Teens face fate worse than death on MTV

Only on MTV would four teens facing imminent death (not to mention a dwindling supply of oxygen!) take time out for a chatty game of “Truth or Dare.” The made-for-TV drama “The Truth Below” (9 p.m., MTV) careens quite quickly from an innocent ski weekend to an avalanche. Trapped together, four photogenic types let their egos rage.

Jenna (Gillian Zinser) pouts because Dante (Nick Thurston), the alpha-male of the crew, doesn’t pay enough attention to her. Ethan (Reid Ewing) cracks wise and makes obnoxious gibes about his prowess and insinuates a casual intimacy with Jenna. You might recognize Ewing as Haley’s boyfriend Dylan from “Modern Family.” Liam (Ricky Mabe) is the mouse at the tea party, a wheezing asthmatic with mother issues to boot.

The game of true confessions hardly makes sense except as a means to propel the movie and inspire flashbacks and kill time between the avalanche and story’s resolution, a very long one hour later. And this being MTV, those confessions involve virginity, gang rape and the perverse invasion of privacy.

For all of its faults, “Truth” hews to at least one essential truth: Young people (at least in movies) may talk about sex all the time, but the subjects of chance encounters, destiny and the notion of an early poignant death are never very far from the surface. Even when you’re buried beneath a mountain of snow.

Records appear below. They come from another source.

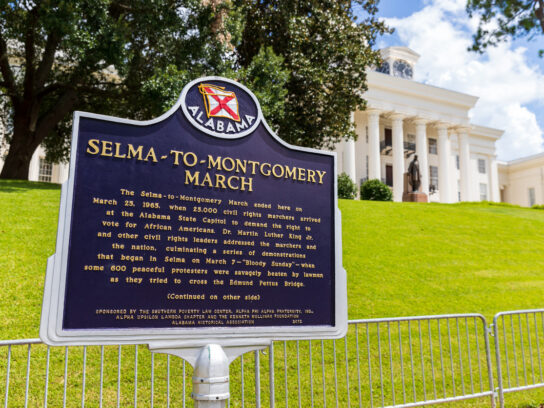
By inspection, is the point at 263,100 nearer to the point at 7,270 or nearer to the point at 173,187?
the point at 7,270

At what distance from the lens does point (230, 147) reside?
351cm

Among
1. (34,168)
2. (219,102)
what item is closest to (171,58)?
(219,102)

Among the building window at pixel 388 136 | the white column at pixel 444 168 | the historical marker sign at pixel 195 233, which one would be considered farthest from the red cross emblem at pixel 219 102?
the building window at pixel 388 136

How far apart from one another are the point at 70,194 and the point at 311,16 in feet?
50.9

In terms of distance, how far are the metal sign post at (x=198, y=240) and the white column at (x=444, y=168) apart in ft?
136

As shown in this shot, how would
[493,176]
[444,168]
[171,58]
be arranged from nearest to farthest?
[171,58] < [444,168] < [493,176]

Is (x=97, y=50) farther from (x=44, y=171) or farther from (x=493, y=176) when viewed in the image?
(x=493, y=176)

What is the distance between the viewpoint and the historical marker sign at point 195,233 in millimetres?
2910

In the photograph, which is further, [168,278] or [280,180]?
[280,180]

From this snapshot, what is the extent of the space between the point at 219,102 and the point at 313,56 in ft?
44.9

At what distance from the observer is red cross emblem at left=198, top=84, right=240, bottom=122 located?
11.3 feet

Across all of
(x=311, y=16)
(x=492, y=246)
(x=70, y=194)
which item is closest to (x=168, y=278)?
(x=70, y=194)

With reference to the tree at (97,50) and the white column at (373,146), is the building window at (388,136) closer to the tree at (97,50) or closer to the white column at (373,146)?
the white column at (373,146)

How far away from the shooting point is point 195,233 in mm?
3262
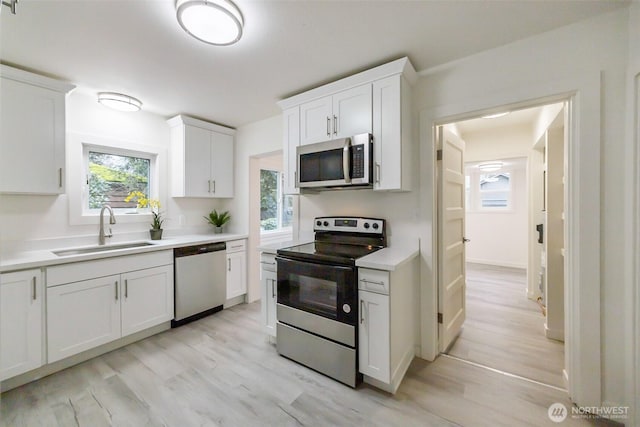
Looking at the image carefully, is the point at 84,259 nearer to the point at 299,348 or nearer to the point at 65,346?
the point at 65,346

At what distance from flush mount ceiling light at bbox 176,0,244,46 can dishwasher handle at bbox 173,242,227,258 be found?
2098mm

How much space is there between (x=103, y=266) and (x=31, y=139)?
3.90 ft

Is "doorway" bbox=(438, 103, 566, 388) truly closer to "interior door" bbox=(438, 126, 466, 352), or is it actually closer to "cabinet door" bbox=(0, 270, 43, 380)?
"interior door" bbox=(438, 126, 466, 352)

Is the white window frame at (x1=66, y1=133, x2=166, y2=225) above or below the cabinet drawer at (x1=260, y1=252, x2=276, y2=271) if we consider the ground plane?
above

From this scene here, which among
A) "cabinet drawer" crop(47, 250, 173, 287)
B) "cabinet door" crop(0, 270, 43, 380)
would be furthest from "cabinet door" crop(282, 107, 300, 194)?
"cabinet door" crop(0, 270, 43, 380)

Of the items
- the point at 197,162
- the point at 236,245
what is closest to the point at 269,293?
the point at 236,245

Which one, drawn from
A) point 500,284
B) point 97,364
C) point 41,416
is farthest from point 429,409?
point 500,284

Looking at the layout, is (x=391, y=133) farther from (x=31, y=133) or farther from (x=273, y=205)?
(x=273, y=205)

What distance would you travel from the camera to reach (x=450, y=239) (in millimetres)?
2408

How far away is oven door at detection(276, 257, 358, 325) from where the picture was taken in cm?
180

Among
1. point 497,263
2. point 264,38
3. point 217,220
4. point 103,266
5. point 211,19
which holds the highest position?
point 264,38

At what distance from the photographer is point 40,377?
6.35ft

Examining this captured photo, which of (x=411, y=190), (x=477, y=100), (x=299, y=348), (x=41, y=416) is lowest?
(x=41, y=416)

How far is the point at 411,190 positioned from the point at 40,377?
10.8 feet
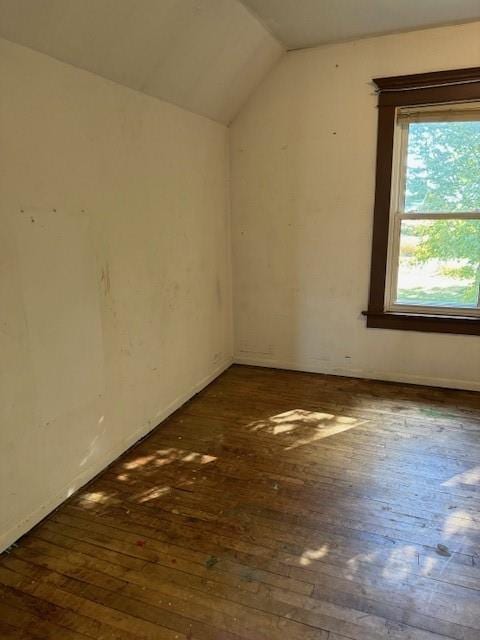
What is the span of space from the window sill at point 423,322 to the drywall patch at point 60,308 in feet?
7.46

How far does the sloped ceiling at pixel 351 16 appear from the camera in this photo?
2.66 meters

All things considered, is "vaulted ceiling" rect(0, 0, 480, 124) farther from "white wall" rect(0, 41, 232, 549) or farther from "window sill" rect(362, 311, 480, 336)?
"window sill" rect(362, 311, 480, 336)

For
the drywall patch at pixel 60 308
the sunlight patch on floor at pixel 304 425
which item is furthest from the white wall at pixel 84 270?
the sunlight patch on floor at pixel 304 425

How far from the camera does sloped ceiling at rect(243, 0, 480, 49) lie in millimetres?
2656

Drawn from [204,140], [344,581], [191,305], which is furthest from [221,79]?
[344,581]

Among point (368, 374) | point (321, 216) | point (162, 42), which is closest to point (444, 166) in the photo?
point (321, 216)

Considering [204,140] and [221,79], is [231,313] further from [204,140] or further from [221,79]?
[221,79]

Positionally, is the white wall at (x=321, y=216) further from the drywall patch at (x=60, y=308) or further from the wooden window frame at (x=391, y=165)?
the drywall patch at (x=60, y=308)

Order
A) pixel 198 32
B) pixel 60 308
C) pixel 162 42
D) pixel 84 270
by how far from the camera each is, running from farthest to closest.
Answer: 1. pixel 198 32
2. pixel 162 42
3. pixel 84 270
4. pixel 60 308

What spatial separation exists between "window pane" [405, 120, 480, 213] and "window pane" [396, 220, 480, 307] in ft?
0.49

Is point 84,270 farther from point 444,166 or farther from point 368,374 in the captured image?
point 444,166

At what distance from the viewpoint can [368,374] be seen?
3744 mm

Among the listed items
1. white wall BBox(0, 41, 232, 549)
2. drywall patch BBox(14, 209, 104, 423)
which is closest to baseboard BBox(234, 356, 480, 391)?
white wall BBox(0, 41, 232, 549)

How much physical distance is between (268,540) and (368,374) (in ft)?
6.98
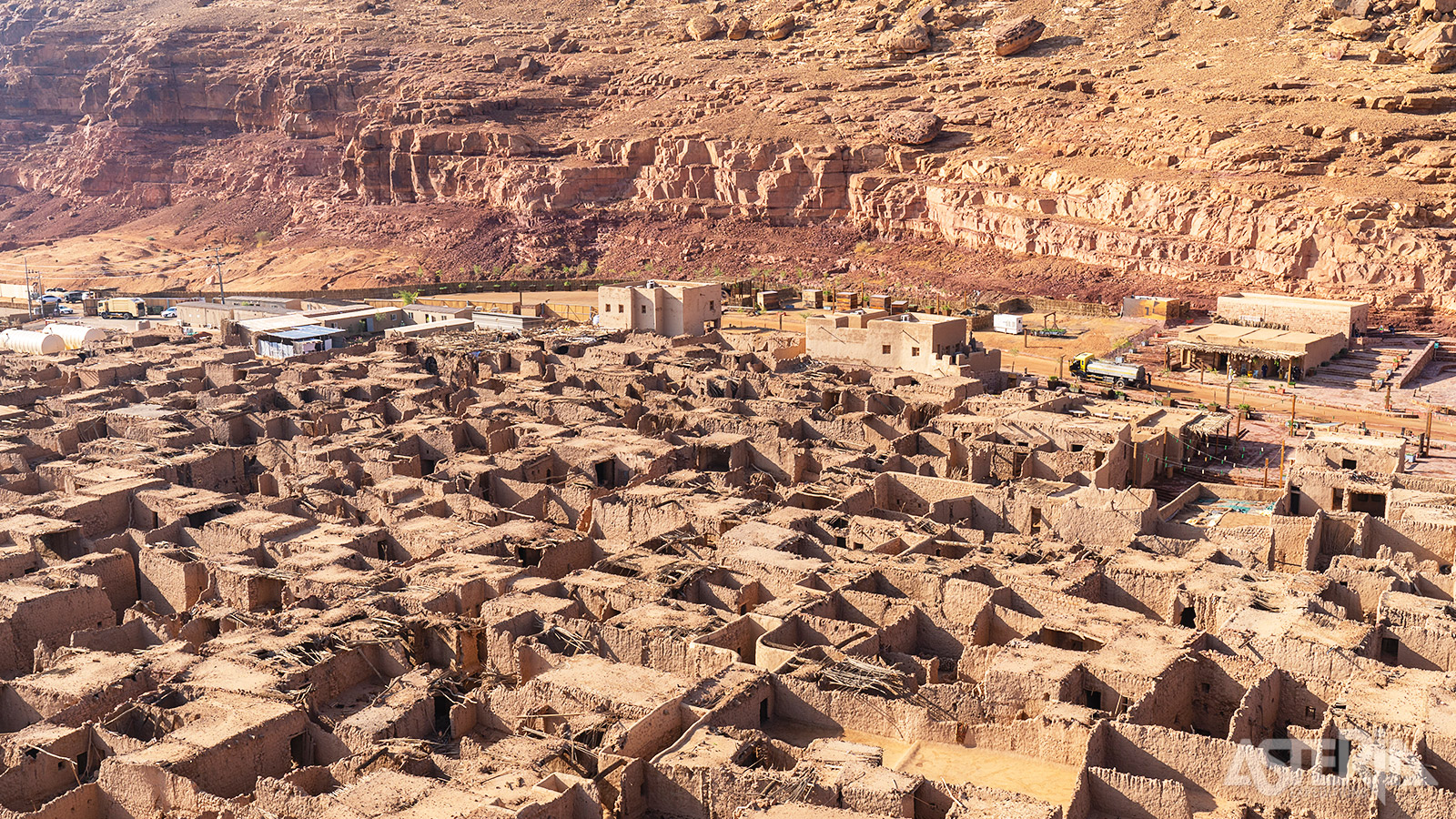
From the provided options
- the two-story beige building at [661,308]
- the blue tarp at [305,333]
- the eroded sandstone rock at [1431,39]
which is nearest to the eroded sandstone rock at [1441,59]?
the eroded sandstone rock at [1431,39]

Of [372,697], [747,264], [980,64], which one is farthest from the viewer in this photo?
[980,64]

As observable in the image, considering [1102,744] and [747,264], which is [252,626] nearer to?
[1102,744]

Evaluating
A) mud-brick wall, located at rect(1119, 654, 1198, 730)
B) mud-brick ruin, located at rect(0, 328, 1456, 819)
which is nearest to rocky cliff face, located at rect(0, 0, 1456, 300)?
mud-brick ruin, located at rect(0, 328, 1456, 819)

• A dusty crowded facility in Austin, Texas, becomes the setting for “Boxing Gym” (8 p.m., PBS, check local listings), the 2010 documentary study by Frederick Wiseman. This gym’s clientele appears to have as many women as men, and a fair amount of children as well as older men seeking the discipline of a boxer’s training.

As in other Wiseman films, the camera hovers over the proceedings like the proverbial fly on the wall, allowing viewers snippets of unfinished conversations and the trance-inducing repetitive action of sparring and training. At times it seems like “nothing” is happening, but an hour later you realize you’ve been submerged into a subculture all its own.

• TCM invites viewers to spend the night screaming along to drive-in shockers from the 1950s and ’60s, beginning with “Attack of the 50 Foot Woman” (7 p.m.) and concluding with “The Killer Shrews” (3:45 a.m.). Look for a young Ron Howard in “Village of the Giants” (8:30 p.m.) from 1965.

Tonight’s other highlights

• Two participants face elimination on “So You Think You Can Dance” (7 p.m., Fox).

• Shred and dead on “CSI” (8 p.m., CBS).

• A baptism by fire on “The Office” (8 p.m., NBC).

• Rachel wants to hit the reset button on “Glee” (8 p.m., Fox).

• A time capsule project requires reflection on “Parks and Recreation” (8:30 p.m., NBC).

• Laura Prepon guest stars on “Love Bites” (9 p.m., NBC).

• Forced back to port on “Swords: Life on the Line” (9 p.m. Discovery).